Viewed through the lens of population change, the future looks alarming for those born in the baby-bust years following the post-war baby-boom.
This Generation X, now aged 28-48, are not all "whiz kid" executives on high salaries. Many have student loans and mind-boggling mortgage debt, and many face the high costs of parenthood and the growing needs of their older relatives.
As retirement looms, they see the baby-boomers take an ever-increasing share of the economic pie, not just in the form of superannuation but in healthcare too.
Treasury figures show that spending on NZ Super in 2010 of about 4 per cent of GDP will rise to around 8 per cent by 2060. This overstates the true cost, as some flows back in tax, but ageing pushes up healthcare costs too, adding a further 3 per cent of GDP by mid-century.
If the baby-boomers take more, how will the younger generations fare?
Superannuitants with 10 years' residency get the same taxable pension. NZ Super has been a very equalising factor, because it is paid to the individual and gives recognition to the value of all work on which society depends, including the unpaid caregiving largely done by women.
While our universal superannuation policy appears well supported, there are signs of tension. Let's take a simple comparison between the state support for a couple on NZ Super, and a Generation X couple who can't get work, perhaps due to sickness or a natural disaster, and need a welfare benefit.
Back in 1998, the net weekly NZ Super for a couple was $324, and a couple on a benefit got $246. Today, a couple on NZ Super gets $565, while a couple on a benefit gets only $348, leaving them trailing by $217 a week. High income over-65-year-olds get less after tax, but the value of NZ Super for those who may still be in well-paid, full-time work is actually more than the net unemployment benefit.
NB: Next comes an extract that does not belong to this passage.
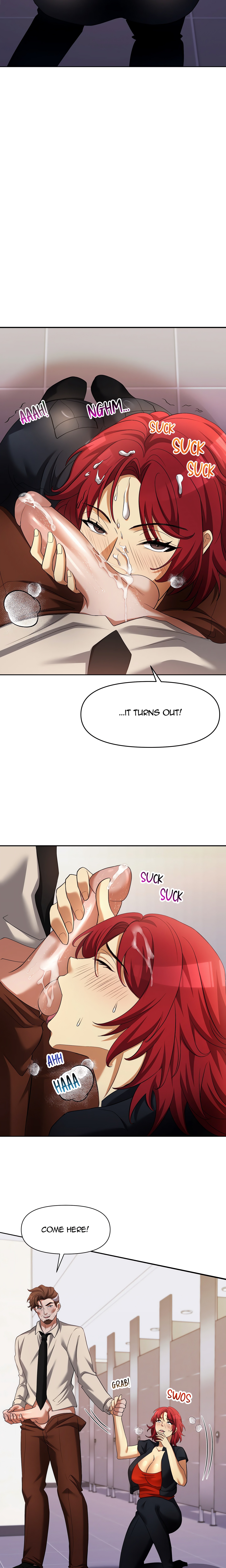 Backseat Trip with my St Page 10 - MangaHe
How long can growing differences like these be sustained? How long will tax-free capital gains enjoyed by the old and their descendants be tolerated by those of the young who don't inherit and pay ever more for housing?
No one pretends the issues are easy, but some system could (and should) be found to shift resources from wealthy baby-boomers to provide more for others.
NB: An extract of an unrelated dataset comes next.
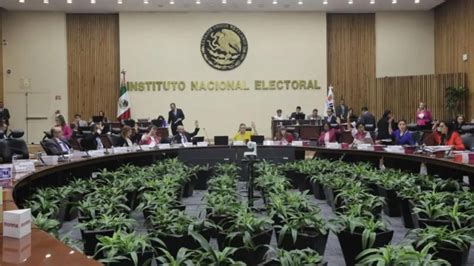 Sanciona INE con más de 11 mdp a partidos que contendieron por la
Raising the qualifying age for NZ Super is seen by some as a silver bullet. But even if it was done as aggressively as in the 1990s when it rose from 60 to 65 years with little warning and over the space of only a decade, there would be other costs. Of real concern are those who can't support themselves and yet are expected to be 'work ready' in a demeaning and inadequate welfare system.
But we are not raising the age at all, or even talking about it, so any future increase may be a very long way down the track, and any savings a long way off.
So what about reducing the level of NZ Super? Some would link it only to prices. However the lesson from welfare benefits is that a wage link is critical if living standards are not to fall to disastrously low levels over time. There is no evidence that NZ Super at current rates provides a lavish lifestyle to those without other resources - far from it. We don't want to reinvent poverty for the old.
There is only one other major lever to reduce costs, and that is the no-go issue of means testing. New Zealand has had some nasty experiences, such as the 1991 Budget attempt to make NZ Super just a welfare benefit, and very few New Zealanders would like the kind of means test applied in Australia.
When Prime Minister Rob Muldoon introduced National Superannuation in 1977, many said it was too expensive. But the top earners had a very high tax rate and might have retained only a third of the payment after tax. Then, a surcharge was imposed from 1985 for 13 years. The irony is that today, the top earners, often still working full-time, retain 67 per cent of NZ Super after tax, or even more if they have a clever financial adviser.
Yes, we should be raising the age, and yes, we need to redesign the welfare system, but we can also take the pressure off Generation X by designing the tax system to claw back NZ Super from the top 10 per cent of superannuitants without too much pain for them or anyone else. At the very least, we should be talking about it.
Associate Professor Susan St John is co-director of the University of Auckland Business School's Retirement Policy and Research Centre.